[Given records]
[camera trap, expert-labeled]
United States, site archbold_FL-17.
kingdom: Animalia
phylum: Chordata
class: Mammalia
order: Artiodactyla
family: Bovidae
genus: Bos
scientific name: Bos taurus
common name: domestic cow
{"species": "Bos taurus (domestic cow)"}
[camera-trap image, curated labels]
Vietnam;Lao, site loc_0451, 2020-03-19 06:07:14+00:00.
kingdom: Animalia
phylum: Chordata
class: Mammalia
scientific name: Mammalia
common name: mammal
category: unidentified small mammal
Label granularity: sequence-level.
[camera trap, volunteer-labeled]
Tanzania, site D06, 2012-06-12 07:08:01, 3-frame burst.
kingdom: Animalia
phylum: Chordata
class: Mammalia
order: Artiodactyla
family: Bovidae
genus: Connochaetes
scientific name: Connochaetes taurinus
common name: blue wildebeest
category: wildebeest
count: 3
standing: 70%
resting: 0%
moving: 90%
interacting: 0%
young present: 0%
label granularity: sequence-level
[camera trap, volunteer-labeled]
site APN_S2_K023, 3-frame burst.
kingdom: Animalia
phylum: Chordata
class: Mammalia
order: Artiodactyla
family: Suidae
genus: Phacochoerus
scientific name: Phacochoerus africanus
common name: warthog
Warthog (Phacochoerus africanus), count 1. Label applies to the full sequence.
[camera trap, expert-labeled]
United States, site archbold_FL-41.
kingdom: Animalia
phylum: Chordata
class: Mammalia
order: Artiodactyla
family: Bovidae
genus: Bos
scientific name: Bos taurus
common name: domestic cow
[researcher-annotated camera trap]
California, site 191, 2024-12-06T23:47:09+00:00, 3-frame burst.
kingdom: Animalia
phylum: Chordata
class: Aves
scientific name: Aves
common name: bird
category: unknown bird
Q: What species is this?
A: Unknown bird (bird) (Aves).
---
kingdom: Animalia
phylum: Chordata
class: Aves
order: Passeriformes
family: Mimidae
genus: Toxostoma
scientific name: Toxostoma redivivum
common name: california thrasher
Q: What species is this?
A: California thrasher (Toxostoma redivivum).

[The problem] Hand back the listing exactly. Include every line.

[Problem solution]
[camera trap, expert-labeled]
United States, site archbold_FL-17.
kingdom: Animalia
phylum: Chordata
class: Mammalia
order: Artiodactyla
family: Bovidae
genus: Bos
scientific name: Bos taurus
common name: domestic cow
{"species": "Bos taurus (domestic cow)"}
[camera-trap image, curated labels]
Vietnam;Lao, site loc_0451, 2020-03-19 06:07:14+00:00.
kingdom: Animalia
phylum: Chordata
class: Mammalia
scientific name: Mammalia
common name: mammal
category: unidentified small mammal
Label granularity: sequence-level.
[camera trap, volunteer-labeled]
Tanzania, site D06, 2012-06-12 07:08:01, 3-frame burst.
kingdom: Animalia
phylum: Chordata
class: Mammalia
order: Artiodactyla
family: Bovidae
genus: Connochaetes
scientific name: Connochaetes taurinus
common name: blue wildebeest
category: wildebeest
count: 3
standing: 70%
resting: 0%
moving: 90%
interacting: 0%
young present: 0%
label granularity: sequence-level
[camera trap, volunteer-labeled]
site APN_S2_K023, 3-frame burst.
kingdom: Animalia
phylum: Chordata
class: Mammalia
order: Artiodactyla
family: Suidae
genus: Phacochoerus
scientific name: Phacochoerus africanus
common name: warthog
Warthog (Phacochoerus africanus), count 1. Label applies to the full sequence.
[camera trap, expert-labeled]
United States, site archbold_FL-41.
kingdom: Animalia
phylum: Chordata
class: Mammalia
order: Artiodactyla
family: Bovidae
genus: Bos
scientific name: Bos taurus
common name: domestic cow
[researcher-annotated camera trap]
California, site 191, 2024-12-06T23:47:09+00:00, 3-frame burst.
kingdom: Animalia
phylum: Chordata
class: Aves
scientific name: Aves
common name: bird
category: unknown bird
Q: What species is this?
A: Unknown bird (bird) (Aves).
---
kingdom: Animalia
phylum: Chordata
class: Aves
order: Passeriformes
family: Mimidae
genus: Toxostoma
scientific name: Toxostoma redivivum
common name: california thrasher
Q: What species is this?
A: California thrasher (Toxostoma redivivum).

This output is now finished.